I recently did a traditional library review project for a station. Then, unbidden, I went back to code the library by which songs were fun to listen to, and which weren’t.
The results are probably highly subjective and I can’t guarantee that they’re more sophisticated than just “I personally enjoy hearing this song,” or “I don’t enjoy hearing it.” But most songs were easy judgment calls — not requiring a lot of sophisticated analysis. “Rebel Yell” and Idol’s “White Wedding” were two of the harder decisions.

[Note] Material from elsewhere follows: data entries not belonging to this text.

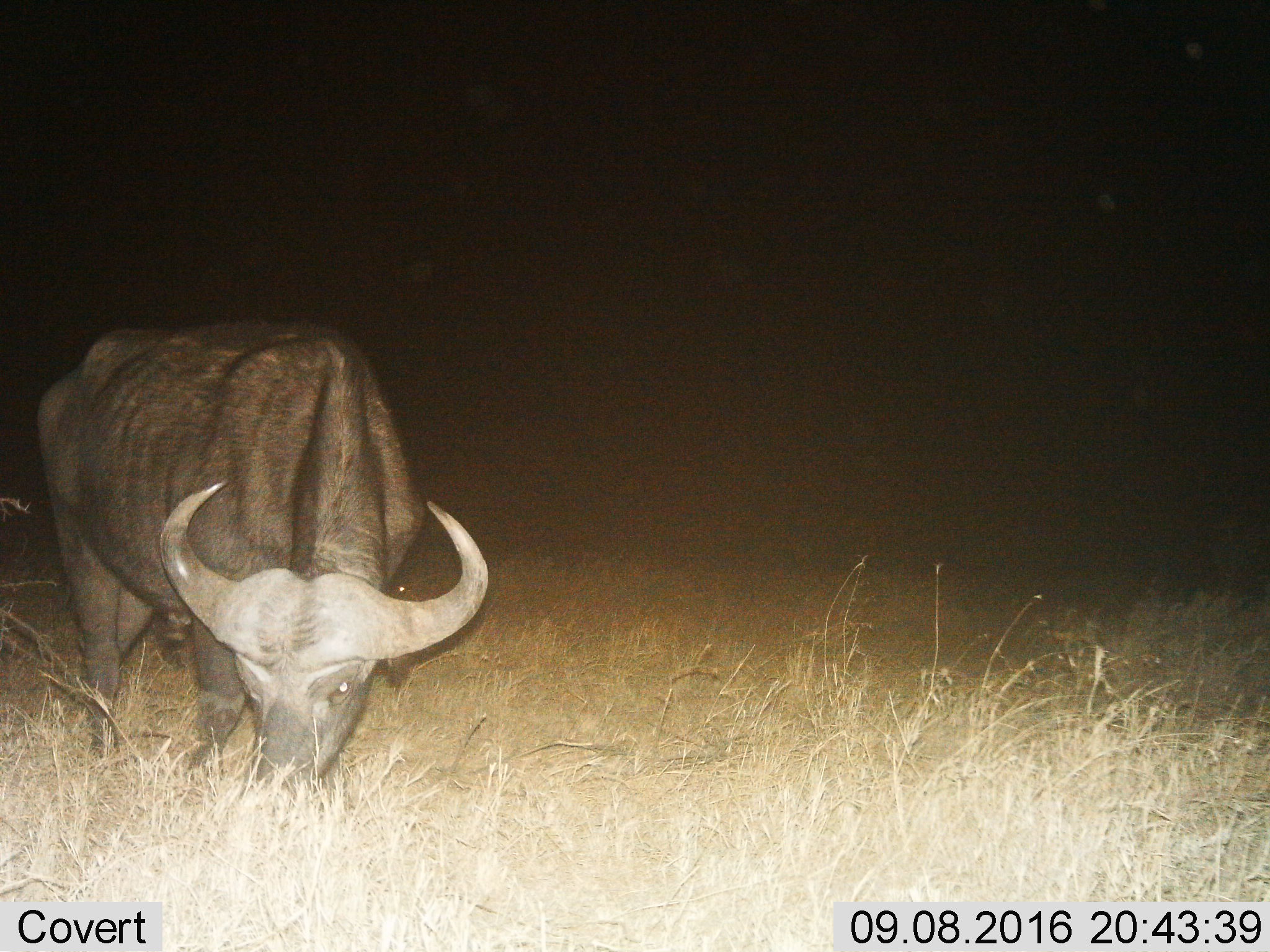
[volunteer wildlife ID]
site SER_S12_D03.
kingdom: Animalia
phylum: Chordata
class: Mammalia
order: Artiodactyla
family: Bovidae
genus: Syncerus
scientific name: Syncerus caffer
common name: african buffalo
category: buffalo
Buffalo (african buffalo) (Syncerus caffer), count 1. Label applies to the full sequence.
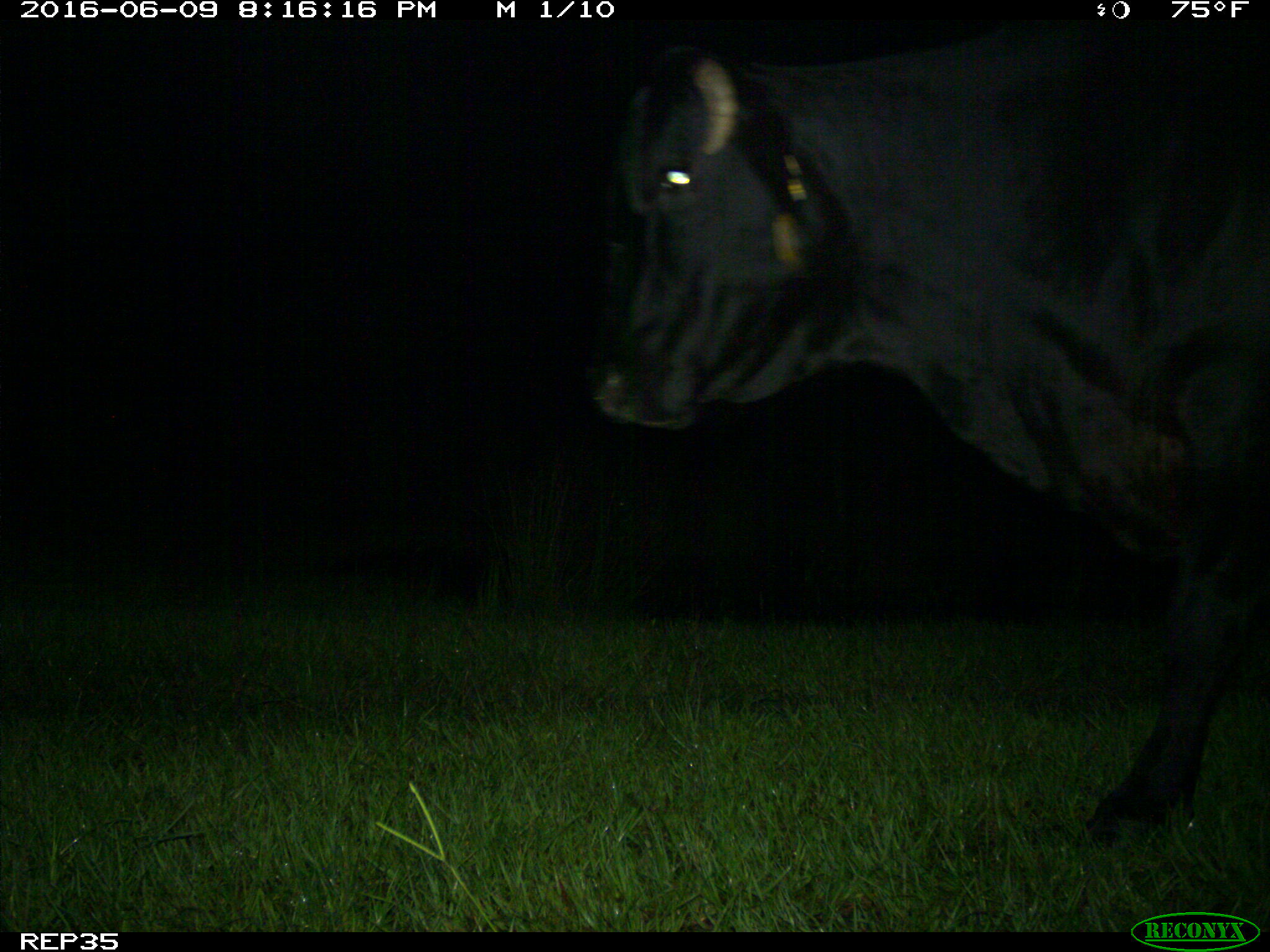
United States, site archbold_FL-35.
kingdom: Animalia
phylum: Chordata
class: Mammalia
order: Artiodactyla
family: Bovidae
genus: Bos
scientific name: Bos taurus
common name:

The Idol version of “Mony Mony” is fun — even if you’re not in a bar full of people doing the R-rated call-and-response. “Dancing With Myself” is fun (and I’d like to emphasize that I’m referring to the song here). “White Wedding” and “Rebel Yell” were a little too sonically aggressive, a little too droning, a little too minor-chord. The lyrics of “White Wedding” are ominous (“there is nothing safe in this world”), but even with a less negative bent, “Rebel Yell,” after some thought, went in the “not fun” pile, too.
Conversely, what makes a song fun is a combination of factors, too: major-not-minor key; singalong-worthy; not just uptempo, but bouncy; positive lyrics. But a song can be fun without satisfying all of those criteria.
“Tainted Love,” despite its lyrical angst, is fun. Ed Sheeran’s “Don’t” is bouncy enough to go into the “fun” column for the same reason. Even “You Oughta Know,” which doubles the catharsis, might be.
“Escape (The Pina Colada Song)” and “Margaritaville” don’t have a lot of musical oomph. But both, because of the subject matter, have become eternal party songs. They would go in the fun column for most people.
“Party Up (Up in Here)” by DMX had one of the most aggressive lyrics of any hit from the late ‘90s crossover hip-hop boom. But there’s crowd noise and whistles are blowing. The punchlines are both funny and cringe-inducing, in the way that many Eminem hits would be, shortly thereafter. And, hey, it was called, “Party Up.” It was engineered to be fun, at least with an asterisk.
Then again, Ke$ha’s “Blow” was engineered to be fun, too: uptempo and another in her endless series of party-out-of-bounds lyrics. But I found it overbearing and entirely joyless. It got played like a hit at the time, but is down to a relative handful of spins now.
The fun factor, or lack thereof, is no indicator of the legitimacy or programming value of a song. There are a lot of long-forgotten novelties that would still bring a smile to many people, at least once. The most phenomenal record of the moment, Wiz Khalifa’s “See You Again,” is elegiac. It serves a different need for listeners.
But it’s all in the balance, and it’s possible to hear some textbook radio stations that are predominantly uptempo, well-balanced in other regards, and still not fun. I often have that feeling about top 40 at the moment, even though true ballads are still hard-fought outliers at the format at most times. Of this week’s top 10, perhaps five are “fun.” That doesn’t mean that “Earned It” or “Thinking Out Loud” aren’t important songs, just that they don’t do the same thing as “Uptown Funk” or “Somebody.”
In fact, there’s been a lot of CHR music in the “not fun” stack lately. Much is in that moody mid-tempo chillout-pop category that predominates these days, but not all: “Take Me to Church,” “I’m Not the Only One,” “Habits (Stay High),” “Love Me Like You Do,” “Chandelier,” both “Maps” and “Animals,” although I go back and forth on the latter. They’re not all downers; they’re just not fun, necessarily.
As summer approaches, all of EDM’s superstar DJs are lining up with new singles. But dance music hasn’t been any guarantee of a song’s fun factor, either, not since EDM got all serious and contemplative and Coldplay-esque, around the time of “Don’t You Worry Child” and “Without You.” There’s nothing fun about Calvin Harris’ “Blame” or “Outside.” Oddly enough, I actively enjoy his new “Pray to God,” the lyrics of which are offset by its bounciness and the “Edge of Seventeen” riff.
At this moment of radio’s PPM-era minimalism, there’s also little to increase the fun factor presentationally outside of morning drive. Many years ago, I heard a jock come out of David Ruffin’s self-explanatory “My Whole World Ended (The Moment You Left Me),” and break the mood by declaring, “That song makes me feel so good!” But in this era of no jingles, terse stagers, and offhand jocking, the music sets the tone unabated. So how, in their day-to-day scheduling and week-to-week music decisions, can programmers guide it?